アイルランドの犯罪組織、暗号資産の鍵(シードフレーズ)をレンタル金庫に保管
アイルランドの犯罪組織が暗号資産の鍵をレンタル金庫に保管
アイルランドのCAB(犯罪収益局)は、国内の反社会的勢力が暗号資産ウォレットの復元に必要なシードフレーズや秘密鍵を、民間企業の貸金庫(保管庫)に隠している実態を公表した。
CABを率いるマイケル・ガビンズ(Michael Gubbins)刑事総警視によると、押収現場の貸金庫からは現金や高級時計、パスポートなどに交じり、暗号資産取引を操作するための認証情報が見つかっている。組織側は当局による差し押さえリスクを避けるための資産分散や、暗号資産には匿名性があるという期待から導入を進めていると分析されている。
ただし同氏は、価格変動の激しさや認証情報紛失の危険性を指摘。麻薬取引を中心に現在も主な資金源は現金であり、犯罪層による暗号資産の活用は初期段階にとどまると見ている。
強化されるEU・アイルランドの金融規制と監視の目
こうした動きを受け、アイルランド政府は暗号資産を重大なマネーロンダリング(資金洗浄)リスクと位置づけ、監視体制を強めている。
同国ではすでにプライベートウォレット(セルフホスト型)が関わる取引の規制を進めており、1,000ユーロ(約18万円)を超える送金では利用者の所有権確認が求められる。さらに、2027年7月施行予定のEU(欧州連合)新規制に向けて準備を加速させている。新ルールでは、高額な現金取引の禁止や、暗号資産事業者に対する厳格なデューデリジェンス(顧客確認)が義務付けられる見通しだ。

**提供資料**
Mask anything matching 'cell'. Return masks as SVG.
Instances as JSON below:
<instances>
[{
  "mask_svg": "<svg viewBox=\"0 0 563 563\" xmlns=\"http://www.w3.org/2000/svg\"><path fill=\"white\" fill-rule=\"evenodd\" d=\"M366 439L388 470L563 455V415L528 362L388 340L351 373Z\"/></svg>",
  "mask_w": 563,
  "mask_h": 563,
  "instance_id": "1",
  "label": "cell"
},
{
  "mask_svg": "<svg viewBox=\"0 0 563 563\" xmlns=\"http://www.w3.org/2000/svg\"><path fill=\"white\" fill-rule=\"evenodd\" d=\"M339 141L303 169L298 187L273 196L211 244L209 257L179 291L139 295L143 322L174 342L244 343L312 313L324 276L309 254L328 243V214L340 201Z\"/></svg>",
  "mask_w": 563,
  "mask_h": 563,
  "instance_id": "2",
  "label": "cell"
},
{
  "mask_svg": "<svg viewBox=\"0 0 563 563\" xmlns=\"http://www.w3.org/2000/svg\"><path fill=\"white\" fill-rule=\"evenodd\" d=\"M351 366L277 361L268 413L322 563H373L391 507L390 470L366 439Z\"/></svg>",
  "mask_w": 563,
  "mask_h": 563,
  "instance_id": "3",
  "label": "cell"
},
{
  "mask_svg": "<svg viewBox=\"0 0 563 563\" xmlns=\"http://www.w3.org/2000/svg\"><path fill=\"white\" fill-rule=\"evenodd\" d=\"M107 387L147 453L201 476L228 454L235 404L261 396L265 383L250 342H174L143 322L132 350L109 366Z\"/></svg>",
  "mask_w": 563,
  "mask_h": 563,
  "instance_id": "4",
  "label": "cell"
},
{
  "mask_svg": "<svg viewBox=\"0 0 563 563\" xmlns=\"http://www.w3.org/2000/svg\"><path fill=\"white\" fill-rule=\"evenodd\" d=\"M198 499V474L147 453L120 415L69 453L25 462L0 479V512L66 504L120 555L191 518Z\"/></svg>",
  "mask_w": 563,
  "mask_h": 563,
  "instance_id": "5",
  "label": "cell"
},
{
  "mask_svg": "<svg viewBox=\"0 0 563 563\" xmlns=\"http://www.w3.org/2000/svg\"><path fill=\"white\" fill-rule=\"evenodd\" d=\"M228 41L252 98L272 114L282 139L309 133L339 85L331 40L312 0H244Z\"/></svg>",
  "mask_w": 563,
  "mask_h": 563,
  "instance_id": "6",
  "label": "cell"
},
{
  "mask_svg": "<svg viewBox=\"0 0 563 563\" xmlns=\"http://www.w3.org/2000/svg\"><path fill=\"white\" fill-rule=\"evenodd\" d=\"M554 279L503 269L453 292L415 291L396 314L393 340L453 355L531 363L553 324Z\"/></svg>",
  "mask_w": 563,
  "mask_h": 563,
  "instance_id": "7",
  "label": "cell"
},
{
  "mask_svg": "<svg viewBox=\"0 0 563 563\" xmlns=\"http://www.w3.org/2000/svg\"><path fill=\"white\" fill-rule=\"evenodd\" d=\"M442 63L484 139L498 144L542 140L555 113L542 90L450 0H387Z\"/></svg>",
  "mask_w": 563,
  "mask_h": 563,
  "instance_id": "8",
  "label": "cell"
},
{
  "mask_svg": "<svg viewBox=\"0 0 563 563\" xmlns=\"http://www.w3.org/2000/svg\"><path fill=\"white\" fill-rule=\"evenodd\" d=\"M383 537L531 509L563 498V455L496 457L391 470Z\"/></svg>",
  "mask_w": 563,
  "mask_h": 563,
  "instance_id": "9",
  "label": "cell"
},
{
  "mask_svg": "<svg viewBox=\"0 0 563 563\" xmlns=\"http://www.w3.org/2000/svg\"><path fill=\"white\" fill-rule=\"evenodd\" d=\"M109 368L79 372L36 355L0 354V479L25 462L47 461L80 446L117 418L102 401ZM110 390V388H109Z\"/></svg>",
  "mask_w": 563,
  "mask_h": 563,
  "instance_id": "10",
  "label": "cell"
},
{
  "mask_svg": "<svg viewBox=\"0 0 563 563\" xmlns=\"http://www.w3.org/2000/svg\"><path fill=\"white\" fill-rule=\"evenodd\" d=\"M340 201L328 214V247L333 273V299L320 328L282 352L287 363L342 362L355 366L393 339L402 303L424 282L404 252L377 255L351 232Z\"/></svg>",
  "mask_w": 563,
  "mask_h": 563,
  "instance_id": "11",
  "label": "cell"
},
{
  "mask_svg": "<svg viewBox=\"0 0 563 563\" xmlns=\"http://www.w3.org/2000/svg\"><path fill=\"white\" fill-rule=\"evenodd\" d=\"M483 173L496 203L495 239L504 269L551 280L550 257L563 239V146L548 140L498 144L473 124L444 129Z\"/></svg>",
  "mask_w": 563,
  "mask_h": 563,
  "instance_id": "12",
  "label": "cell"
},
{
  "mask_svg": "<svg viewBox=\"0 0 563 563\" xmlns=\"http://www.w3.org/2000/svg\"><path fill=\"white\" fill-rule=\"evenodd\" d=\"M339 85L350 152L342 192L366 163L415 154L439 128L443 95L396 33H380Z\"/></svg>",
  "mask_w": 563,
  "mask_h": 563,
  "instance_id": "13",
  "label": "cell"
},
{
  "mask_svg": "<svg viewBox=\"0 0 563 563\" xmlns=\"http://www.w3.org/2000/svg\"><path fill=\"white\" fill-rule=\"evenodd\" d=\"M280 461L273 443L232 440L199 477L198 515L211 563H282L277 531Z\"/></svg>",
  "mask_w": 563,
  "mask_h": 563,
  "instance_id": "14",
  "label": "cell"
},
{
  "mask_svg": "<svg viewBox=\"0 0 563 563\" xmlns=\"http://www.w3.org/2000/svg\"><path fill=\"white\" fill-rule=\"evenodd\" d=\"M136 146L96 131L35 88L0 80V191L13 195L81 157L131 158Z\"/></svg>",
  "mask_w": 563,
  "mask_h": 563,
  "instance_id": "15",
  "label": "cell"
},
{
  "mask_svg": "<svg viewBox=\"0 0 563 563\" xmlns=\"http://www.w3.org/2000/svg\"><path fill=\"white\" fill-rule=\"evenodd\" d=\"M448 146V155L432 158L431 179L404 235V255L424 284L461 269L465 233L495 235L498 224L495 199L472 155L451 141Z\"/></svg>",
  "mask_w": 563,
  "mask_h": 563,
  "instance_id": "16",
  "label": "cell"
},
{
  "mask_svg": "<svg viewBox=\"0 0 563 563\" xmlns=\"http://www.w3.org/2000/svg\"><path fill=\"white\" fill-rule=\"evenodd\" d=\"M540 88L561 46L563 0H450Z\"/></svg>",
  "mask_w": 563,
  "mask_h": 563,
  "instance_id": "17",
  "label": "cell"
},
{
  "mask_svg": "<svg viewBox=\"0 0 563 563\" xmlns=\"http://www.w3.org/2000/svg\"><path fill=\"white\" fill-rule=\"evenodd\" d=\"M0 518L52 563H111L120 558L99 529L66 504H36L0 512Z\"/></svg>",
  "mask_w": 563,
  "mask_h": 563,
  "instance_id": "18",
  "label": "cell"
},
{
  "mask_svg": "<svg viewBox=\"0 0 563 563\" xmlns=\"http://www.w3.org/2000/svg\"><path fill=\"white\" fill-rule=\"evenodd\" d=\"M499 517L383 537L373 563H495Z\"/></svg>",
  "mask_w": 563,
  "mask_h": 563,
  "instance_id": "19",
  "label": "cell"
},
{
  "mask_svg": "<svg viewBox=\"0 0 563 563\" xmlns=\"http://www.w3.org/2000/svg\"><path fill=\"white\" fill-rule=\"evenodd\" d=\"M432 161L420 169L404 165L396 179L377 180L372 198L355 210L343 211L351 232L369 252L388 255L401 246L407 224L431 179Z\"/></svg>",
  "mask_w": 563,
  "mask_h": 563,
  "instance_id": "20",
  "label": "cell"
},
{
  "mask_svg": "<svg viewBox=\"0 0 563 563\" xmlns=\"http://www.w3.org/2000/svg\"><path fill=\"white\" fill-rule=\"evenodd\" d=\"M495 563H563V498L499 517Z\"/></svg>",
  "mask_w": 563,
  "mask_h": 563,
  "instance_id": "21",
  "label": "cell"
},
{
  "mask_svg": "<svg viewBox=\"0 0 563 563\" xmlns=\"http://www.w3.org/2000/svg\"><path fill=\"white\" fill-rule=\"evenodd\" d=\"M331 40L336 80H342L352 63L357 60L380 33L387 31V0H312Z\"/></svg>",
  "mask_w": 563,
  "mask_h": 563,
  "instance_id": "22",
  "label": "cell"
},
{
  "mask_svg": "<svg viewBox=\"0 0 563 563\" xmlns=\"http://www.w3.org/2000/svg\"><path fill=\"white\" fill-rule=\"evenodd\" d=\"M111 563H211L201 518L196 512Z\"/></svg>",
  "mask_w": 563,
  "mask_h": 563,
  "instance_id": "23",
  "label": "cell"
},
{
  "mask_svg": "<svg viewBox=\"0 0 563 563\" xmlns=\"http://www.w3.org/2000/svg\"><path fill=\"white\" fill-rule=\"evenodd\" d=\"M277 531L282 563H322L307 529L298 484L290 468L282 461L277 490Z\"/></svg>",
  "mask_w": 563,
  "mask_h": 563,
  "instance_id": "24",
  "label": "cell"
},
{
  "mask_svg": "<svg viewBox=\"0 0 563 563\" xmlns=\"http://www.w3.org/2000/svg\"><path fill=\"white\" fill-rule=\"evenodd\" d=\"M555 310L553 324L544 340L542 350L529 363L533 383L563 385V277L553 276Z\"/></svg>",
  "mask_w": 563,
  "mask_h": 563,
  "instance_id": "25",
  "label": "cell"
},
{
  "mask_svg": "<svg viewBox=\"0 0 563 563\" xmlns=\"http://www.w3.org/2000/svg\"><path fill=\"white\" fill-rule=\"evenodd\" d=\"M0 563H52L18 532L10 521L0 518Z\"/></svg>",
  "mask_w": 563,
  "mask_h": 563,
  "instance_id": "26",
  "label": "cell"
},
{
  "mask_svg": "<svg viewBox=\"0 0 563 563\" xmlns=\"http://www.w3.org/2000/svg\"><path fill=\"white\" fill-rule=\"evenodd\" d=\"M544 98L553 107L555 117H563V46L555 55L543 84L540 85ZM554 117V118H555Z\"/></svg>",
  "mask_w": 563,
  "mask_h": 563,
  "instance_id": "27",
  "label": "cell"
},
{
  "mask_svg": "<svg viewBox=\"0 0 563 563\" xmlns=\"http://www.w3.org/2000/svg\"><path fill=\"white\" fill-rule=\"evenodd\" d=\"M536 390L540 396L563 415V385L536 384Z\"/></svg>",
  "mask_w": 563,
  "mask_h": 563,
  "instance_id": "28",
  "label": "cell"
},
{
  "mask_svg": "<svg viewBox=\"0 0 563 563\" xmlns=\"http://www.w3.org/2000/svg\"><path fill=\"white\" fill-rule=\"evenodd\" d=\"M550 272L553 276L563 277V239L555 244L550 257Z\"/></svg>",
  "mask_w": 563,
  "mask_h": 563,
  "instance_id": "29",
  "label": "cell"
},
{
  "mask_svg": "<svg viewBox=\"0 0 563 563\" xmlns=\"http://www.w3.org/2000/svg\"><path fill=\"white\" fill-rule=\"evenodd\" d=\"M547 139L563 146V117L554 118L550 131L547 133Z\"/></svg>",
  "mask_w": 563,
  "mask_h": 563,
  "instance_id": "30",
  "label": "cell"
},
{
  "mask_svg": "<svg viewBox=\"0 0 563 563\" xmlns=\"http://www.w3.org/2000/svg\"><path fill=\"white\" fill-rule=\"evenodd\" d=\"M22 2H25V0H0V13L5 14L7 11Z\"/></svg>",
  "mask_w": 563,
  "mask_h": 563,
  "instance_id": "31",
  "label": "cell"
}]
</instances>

**実施事項**
(a) アイルランドの暗号資産に関する記事によると、プライベートウォレットが関わる送金が1,000ユーロを超える場合、何が求められますか。
(b) アイルランドの暗号資産に関する記事を、最後の文の後から書き進めてください。

**各問の解答**
(a) 利用者の所有権確認が求められます。

(b)
専門業者やハワラを用いた資金洗浄と物理的証拠
犯罪組織の背後には、手数料(約6%)を受け取って不正資金を移動させるプロのマネーロンダラーや、非公式な送金システム「ハワラ」の介在も判明しており、CABの捜査では、民間貸金庫から23万ユーロ(約4,000万円)の現金が押収された例もある。
本来、暗号資産はブロックチェーン上のデータに過ぎない。しかし、アクセス権である認証情報を紙などに記録して貸金庫に保管することで、捜査当局にとっては「物理的な押収物」として立件の有力な証拠となっている。
約6,000 BTC押収事件に見る秘密鍵回収の壁
認証情報への依存が裏目に出た象徴的ケースが、2019年に大麻栽培者から押収された約6,000 BTC(ビットコイン:Bitcoin)の回収劇だ。
容疑者は秘密鍵を紙に書き留めて釣り竿ケースに隠していたが、逮捕後にそのケースが行方不明となり、当局も長年資金にアクセスできない状態が続いた。
しかし近年、欧州刑事警察機構(ユーロポール)の暗号解読支援を受け、CABは複数のウォレット解読に成功。これまでに総額3億6,000万ユーロ(約652億円)相当のうち1億3,000万ユーロ(約235.5億円)以上が換金・回収され、その成果の一部はすでに国庫へ返還されている。